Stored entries
= = = =

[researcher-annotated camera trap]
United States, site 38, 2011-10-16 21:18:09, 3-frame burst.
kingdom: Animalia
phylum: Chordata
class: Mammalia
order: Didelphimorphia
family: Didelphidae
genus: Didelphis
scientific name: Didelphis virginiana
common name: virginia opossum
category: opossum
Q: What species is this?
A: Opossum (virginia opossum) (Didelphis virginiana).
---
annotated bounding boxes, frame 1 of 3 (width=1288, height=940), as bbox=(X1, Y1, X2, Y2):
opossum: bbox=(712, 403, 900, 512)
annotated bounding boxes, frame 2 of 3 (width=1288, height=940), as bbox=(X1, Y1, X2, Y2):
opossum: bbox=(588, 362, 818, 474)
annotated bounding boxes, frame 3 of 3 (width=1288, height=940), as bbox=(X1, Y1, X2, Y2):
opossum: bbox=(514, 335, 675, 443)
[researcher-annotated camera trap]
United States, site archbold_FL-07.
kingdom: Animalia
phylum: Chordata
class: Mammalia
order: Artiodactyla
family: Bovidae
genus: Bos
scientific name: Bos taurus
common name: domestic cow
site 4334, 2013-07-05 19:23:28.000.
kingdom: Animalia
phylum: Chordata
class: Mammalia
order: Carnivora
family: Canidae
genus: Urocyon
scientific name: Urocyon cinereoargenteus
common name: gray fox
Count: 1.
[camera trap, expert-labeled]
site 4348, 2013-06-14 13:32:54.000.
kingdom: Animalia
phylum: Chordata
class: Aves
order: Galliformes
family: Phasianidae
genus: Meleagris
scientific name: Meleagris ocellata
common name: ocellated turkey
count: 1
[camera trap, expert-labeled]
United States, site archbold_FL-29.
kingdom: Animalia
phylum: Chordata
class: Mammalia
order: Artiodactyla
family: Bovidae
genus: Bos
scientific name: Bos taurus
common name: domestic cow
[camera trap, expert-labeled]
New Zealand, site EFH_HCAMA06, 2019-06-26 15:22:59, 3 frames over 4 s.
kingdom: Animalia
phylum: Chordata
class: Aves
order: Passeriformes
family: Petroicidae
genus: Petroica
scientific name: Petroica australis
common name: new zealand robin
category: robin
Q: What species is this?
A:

= = = =

AIM OF THE TASK: Copy all lines from the data that hold the word "order".

SOLUTION:
order: Didelphimorphia
order: Artiodactyla
order: Carnivora
order: Galliformes
order: Artiodactyla
order: Passeriformes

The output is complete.